Can Your Marriage Survive Infidelity?
The topic of infidelity and cheating spouses is everywhere. We hear about it frequently in the media and have seen the marriages of friends or relatives that have been devastated by affairs. It’s no surprise that many couples internally ask the question, “How would I cope ?” with such a situation if it were to happen to you. It’s particularly common to also wonder if your own marriage could survive such a serious betrayal.
Popular psychologist and self-help book author, Dr. Harriet Lerner writes about this in a PsychologyToday.com article, “Will Your Marriage Survive the Affair?” (2013). She writes,
“Keep in mind that an affair is not a terrible aberration that only occurs in unhappy marriages. It’s a myth that the “real reason” behind an affair is a faulty spouse or bad marriage. A sexually and emotionally distant marriage will definitely make an affair more likely, but it’s also true that affairs happen in excellent marriages as well. Affairs have many sources, and opportunity and work context are among the pre-disposing factors.”
Marriage can survive infidelity, but it is important to remember certain facts:
- It’s not easy
- It hurts
- There will probably be anger, tears, and depression
- It will take time to heal
- It will take a decision to trust again
- It will take the cheater taking responsibility and not blaming his/her spouse for the affair
- It will take the “victim” also taking responsibility for underlying problems in the marriage
- It will take courage
- It will require serious commitment from both of you to save your marriage
- It is likely that you will need professional help to process what happened
Many professionals have seen marriages not only survive infidelity but become better.
It is true that a marriage can survive an extra-marital affair. But, this will only happen if both partners are willing to acquire and use the skills necessary to making their marriage successful.

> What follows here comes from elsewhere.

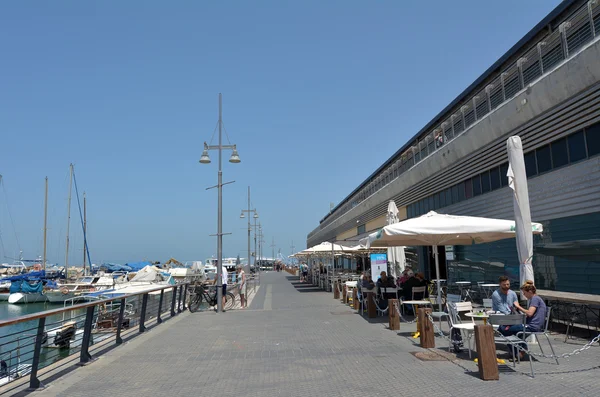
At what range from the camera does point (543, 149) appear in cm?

Developing a new way of interacting requires you both to:
- have deep and meaningful conversations
- express underlying vulnerable emotions
- temper defensiveness, blame, denial
- explore your underlying patterns or “vicious cycles” of communication
- be willing to forgive hurts
- be completely honest
- look at emotional baggage that may have gotten you to this place
Some feelings that are prominent when a couple experiences cheating in their marriage include:
Some Marriages Should Not Be Saved
Your marriage can survive this onslaught of feelings. However, some marriages are not meant to be saved. If the infidelity is one of many symptoms of domestic violence and/or emotional abuse in your relationship you will never feel safe enough to work through your problems. These are very entrenched issues that are often not changeable.
It is challenging for the betrayed partner to know if he or she can give the spouse a “second chance.” If the infidelity was a one-time event, this is also quite different than someone with a pattern of ongoing cheating. If your spouse is a serial cheater, it may be time to throw in the towel.

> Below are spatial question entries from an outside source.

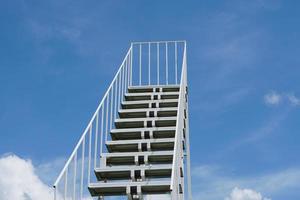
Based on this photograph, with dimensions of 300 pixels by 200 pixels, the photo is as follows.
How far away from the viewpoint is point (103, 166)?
1085cm

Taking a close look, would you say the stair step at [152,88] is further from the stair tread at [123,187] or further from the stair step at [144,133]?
the stair tread at [123,187]

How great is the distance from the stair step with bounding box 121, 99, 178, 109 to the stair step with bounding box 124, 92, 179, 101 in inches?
14.1

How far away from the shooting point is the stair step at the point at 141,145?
1127cm

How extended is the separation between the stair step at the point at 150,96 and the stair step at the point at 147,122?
1425mm

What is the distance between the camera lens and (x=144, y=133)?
11719 millimetres

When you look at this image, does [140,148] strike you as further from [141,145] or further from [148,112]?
[148,112]

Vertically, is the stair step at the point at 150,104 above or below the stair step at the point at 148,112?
above

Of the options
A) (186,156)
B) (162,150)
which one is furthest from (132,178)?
(186,156)

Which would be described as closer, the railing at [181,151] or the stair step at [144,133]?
the railing at [181,151]

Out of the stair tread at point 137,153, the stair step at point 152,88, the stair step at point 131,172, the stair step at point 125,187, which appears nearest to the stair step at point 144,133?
the stair tread at point 137,153

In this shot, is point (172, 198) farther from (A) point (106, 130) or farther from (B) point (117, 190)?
(A) point (106, 130)

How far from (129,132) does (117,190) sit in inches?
74.4

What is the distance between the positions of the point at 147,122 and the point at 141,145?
104 cm

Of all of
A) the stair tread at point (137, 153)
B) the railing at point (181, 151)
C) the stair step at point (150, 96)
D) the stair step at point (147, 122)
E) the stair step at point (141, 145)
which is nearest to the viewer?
the railing at point (181, 151)
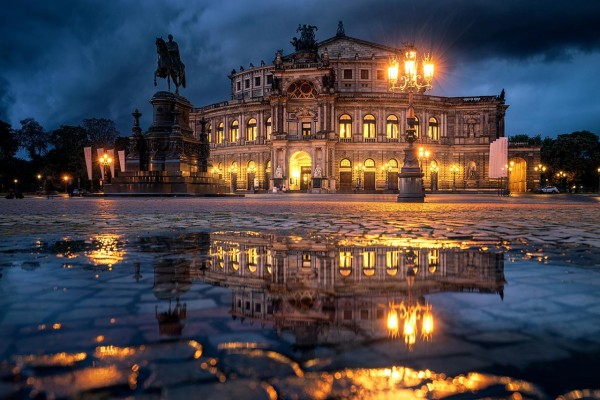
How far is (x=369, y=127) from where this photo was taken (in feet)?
186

There are other positive signs to look for such as the spouse showing remorse and showing clear actions that the affair has ended.

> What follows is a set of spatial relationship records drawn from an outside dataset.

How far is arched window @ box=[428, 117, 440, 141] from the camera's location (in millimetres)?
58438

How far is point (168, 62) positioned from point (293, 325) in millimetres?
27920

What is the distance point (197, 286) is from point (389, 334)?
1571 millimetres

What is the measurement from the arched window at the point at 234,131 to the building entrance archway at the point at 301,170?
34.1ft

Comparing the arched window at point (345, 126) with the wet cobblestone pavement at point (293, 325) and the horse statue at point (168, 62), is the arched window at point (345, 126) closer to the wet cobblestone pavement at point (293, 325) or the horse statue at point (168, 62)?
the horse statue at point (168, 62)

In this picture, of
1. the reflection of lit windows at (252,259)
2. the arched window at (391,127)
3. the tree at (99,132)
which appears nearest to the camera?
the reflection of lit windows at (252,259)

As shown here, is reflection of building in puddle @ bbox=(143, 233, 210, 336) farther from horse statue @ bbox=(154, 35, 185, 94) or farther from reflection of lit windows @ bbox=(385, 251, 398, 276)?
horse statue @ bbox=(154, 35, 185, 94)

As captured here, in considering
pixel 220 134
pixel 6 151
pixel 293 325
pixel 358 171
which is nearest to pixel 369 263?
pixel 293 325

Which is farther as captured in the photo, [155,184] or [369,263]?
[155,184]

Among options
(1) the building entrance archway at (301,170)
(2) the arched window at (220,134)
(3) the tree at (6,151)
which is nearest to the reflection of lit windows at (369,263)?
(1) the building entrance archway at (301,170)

The spouse can also be extremely transparent by supplying account passwords, allowing an app or GPS tracking, taking a lie-detector or be willing to sign a post-nuptial agreement. These suggestions might not work for everyone, but they are worth a consideration in the short-term while trying to work through infidelity.
Where to Get Professional Help
See out a licensed therapist or psychologist who specializes in working with couples. Be sure to ask about their expertise in helping with infidelity in particular. A place to start if you are still unsure if you want to save the marriage, or the affair is still going on, is a process called “Discernment Counseling.” Some people find it better (or easier) to speak with their clergy. This may be a good initial step, but a professional counselor will be needed to help you work through the long-term healing process.